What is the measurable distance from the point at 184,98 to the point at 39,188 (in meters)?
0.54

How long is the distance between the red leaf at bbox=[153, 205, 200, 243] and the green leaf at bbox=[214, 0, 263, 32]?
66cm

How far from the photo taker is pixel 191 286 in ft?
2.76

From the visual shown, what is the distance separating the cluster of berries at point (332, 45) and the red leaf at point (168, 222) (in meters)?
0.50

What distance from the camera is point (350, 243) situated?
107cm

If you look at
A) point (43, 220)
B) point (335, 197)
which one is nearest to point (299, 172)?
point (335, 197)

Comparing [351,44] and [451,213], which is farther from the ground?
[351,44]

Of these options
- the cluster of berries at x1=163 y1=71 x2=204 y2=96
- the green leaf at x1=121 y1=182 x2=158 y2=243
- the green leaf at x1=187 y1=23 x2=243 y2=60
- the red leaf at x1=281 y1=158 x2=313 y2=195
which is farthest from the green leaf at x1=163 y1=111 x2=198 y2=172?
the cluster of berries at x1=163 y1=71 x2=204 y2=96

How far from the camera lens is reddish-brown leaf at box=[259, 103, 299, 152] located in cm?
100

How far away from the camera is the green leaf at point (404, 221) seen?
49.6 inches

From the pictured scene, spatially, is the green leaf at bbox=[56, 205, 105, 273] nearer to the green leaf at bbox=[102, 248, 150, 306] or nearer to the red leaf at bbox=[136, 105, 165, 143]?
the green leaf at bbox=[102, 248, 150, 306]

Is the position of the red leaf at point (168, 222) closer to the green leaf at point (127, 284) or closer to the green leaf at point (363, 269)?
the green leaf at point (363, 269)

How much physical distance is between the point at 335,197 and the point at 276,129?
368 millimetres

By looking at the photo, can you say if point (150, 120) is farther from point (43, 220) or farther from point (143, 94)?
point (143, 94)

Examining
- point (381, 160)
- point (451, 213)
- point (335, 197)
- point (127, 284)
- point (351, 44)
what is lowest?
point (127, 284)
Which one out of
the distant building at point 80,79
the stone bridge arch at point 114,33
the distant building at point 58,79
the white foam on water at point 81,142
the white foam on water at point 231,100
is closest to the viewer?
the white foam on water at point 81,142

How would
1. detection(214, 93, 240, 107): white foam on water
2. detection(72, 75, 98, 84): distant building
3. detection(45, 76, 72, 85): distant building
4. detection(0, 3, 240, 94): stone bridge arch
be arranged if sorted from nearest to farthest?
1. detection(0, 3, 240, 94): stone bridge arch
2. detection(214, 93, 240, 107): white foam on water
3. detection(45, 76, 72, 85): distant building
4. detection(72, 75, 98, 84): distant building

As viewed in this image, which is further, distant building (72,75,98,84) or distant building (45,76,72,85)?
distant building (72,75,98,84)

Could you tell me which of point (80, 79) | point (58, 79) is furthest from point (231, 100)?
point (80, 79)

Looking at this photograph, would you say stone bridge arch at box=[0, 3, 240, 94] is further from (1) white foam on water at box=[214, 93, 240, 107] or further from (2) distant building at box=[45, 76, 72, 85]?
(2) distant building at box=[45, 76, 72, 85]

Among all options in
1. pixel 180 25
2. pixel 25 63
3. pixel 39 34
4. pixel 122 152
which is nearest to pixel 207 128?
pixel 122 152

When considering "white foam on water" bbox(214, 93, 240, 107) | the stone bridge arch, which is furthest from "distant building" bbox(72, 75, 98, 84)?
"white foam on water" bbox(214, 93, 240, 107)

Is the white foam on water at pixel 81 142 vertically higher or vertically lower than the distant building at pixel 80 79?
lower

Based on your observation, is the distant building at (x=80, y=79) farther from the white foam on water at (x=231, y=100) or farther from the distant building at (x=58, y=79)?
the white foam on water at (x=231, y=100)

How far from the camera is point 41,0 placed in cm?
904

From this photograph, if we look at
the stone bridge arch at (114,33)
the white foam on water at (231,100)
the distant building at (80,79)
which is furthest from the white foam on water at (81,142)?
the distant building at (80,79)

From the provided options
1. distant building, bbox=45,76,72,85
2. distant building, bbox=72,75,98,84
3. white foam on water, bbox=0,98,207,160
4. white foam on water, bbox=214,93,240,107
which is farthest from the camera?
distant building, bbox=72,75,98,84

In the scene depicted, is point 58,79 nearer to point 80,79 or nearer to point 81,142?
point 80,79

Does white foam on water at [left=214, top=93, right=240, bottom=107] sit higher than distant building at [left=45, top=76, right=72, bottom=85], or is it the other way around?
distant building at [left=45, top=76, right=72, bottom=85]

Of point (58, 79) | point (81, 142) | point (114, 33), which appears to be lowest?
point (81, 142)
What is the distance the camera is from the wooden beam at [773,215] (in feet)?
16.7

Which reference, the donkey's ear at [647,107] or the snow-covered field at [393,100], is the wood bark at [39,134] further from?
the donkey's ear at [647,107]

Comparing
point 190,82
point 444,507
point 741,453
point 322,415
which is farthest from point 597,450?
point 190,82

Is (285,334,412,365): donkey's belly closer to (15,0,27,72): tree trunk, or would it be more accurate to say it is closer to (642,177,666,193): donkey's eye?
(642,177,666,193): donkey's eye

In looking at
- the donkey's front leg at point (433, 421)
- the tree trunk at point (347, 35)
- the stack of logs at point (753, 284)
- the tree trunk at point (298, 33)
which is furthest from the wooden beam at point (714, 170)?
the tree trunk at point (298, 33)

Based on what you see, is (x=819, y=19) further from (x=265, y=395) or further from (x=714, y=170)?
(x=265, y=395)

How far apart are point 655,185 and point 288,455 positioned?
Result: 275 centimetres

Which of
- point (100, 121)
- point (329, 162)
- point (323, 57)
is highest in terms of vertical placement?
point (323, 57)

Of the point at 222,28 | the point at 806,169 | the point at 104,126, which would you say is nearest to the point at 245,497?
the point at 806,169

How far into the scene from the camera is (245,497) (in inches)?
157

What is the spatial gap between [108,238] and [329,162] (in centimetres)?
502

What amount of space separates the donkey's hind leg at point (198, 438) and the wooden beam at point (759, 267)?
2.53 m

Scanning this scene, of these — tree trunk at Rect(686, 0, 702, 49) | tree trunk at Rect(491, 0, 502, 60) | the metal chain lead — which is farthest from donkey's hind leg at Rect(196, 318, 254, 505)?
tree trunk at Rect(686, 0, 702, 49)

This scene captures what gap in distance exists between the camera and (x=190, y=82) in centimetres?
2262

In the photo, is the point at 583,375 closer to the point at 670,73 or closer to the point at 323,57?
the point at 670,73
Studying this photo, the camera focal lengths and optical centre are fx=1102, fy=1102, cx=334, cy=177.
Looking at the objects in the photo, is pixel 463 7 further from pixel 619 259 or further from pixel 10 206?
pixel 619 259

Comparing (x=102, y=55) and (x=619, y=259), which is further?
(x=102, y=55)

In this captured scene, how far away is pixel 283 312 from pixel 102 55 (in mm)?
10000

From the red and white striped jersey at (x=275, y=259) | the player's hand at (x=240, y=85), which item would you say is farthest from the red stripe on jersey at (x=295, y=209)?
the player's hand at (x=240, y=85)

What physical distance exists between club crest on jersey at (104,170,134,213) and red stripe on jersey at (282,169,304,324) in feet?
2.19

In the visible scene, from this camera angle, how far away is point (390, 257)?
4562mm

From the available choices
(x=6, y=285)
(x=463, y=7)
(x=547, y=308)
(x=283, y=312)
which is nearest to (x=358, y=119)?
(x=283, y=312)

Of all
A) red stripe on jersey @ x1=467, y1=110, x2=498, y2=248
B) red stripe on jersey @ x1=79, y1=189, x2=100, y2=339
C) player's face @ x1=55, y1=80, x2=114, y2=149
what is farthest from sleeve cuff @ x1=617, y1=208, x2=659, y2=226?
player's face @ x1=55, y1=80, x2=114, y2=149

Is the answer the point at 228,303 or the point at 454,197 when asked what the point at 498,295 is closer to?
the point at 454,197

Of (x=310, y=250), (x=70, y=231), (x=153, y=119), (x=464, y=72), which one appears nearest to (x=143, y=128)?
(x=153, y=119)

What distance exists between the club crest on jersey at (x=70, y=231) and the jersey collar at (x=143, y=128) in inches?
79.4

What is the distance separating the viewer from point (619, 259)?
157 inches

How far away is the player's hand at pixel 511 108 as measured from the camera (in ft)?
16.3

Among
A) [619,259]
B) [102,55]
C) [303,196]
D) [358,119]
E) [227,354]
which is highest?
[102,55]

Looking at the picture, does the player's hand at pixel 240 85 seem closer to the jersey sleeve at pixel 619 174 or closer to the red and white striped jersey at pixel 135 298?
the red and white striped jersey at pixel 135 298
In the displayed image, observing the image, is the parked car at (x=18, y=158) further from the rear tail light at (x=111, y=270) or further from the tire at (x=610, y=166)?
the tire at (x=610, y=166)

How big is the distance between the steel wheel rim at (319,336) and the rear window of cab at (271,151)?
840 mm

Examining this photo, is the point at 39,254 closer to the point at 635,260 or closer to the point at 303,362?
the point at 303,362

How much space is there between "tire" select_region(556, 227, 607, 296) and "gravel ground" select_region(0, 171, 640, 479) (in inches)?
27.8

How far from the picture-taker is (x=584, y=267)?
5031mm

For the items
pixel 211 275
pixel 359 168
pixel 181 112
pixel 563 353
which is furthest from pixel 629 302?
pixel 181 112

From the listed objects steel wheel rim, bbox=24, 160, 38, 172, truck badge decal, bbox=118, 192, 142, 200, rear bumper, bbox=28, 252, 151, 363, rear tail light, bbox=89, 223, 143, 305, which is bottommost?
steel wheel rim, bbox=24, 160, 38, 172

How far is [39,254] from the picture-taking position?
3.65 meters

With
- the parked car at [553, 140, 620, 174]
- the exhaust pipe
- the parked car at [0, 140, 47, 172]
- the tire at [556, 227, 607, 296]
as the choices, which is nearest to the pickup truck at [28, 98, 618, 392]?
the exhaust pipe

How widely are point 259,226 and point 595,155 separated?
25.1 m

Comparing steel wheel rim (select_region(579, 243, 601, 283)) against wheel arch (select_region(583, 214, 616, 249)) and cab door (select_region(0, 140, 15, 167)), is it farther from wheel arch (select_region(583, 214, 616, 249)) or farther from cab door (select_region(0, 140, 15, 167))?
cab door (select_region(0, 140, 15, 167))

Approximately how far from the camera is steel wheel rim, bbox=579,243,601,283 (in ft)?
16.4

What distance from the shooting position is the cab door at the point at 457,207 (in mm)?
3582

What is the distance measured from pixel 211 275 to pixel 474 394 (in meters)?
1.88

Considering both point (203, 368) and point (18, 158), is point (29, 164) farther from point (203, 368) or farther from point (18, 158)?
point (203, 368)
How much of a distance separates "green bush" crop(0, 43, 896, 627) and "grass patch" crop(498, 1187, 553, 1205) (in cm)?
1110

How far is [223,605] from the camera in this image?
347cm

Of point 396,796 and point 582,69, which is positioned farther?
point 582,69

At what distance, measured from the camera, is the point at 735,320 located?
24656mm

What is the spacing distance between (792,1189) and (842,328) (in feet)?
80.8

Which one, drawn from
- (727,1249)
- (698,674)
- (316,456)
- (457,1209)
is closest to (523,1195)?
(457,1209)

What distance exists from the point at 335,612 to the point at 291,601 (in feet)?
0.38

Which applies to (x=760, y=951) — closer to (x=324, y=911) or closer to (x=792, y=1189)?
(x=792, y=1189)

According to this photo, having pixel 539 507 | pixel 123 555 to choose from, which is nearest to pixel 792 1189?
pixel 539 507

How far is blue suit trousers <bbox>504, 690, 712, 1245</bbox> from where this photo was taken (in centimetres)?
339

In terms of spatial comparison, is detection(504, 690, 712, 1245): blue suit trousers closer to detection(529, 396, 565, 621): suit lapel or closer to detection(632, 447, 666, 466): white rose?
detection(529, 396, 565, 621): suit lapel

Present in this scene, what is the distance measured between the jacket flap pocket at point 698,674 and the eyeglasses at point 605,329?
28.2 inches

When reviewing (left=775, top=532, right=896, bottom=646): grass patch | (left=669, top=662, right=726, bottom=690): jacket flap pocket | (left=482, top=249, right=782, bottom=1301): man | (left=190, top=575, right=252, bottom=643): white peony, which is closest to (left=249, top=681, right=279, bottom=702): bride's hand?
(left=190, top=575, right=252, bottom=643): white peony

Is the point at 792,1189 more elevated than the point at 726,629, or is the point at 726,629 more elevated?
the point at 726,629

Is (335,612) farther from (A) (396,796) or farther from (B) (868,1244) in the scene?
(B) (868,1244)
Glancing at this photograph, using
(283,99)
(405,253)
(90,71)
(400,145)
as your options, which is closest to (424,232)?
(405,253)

*Given task:* Pick out each line in the material above that contains the string "rear", and copy those lines. Case counts.

*Problem solution:*
In the displayed image, observing the image, is the parked car at (x=18, y=158) further from the rear tail light at (x=111, y=270) or further from the tire at (x=610, y=166)?
How big is the distance between the steel wheel rim at (319,336) and the rear window of cab at (271,151)?
From the listed objects steel wheel rim, bbox=24, 160, 38, 172, truck badge decal, bbox=118, 192, 142, 200, rear bumper, bbox=28, 252, 151, 363, rear tail light, bbox=89, 223, 143, 305, which is bottommost?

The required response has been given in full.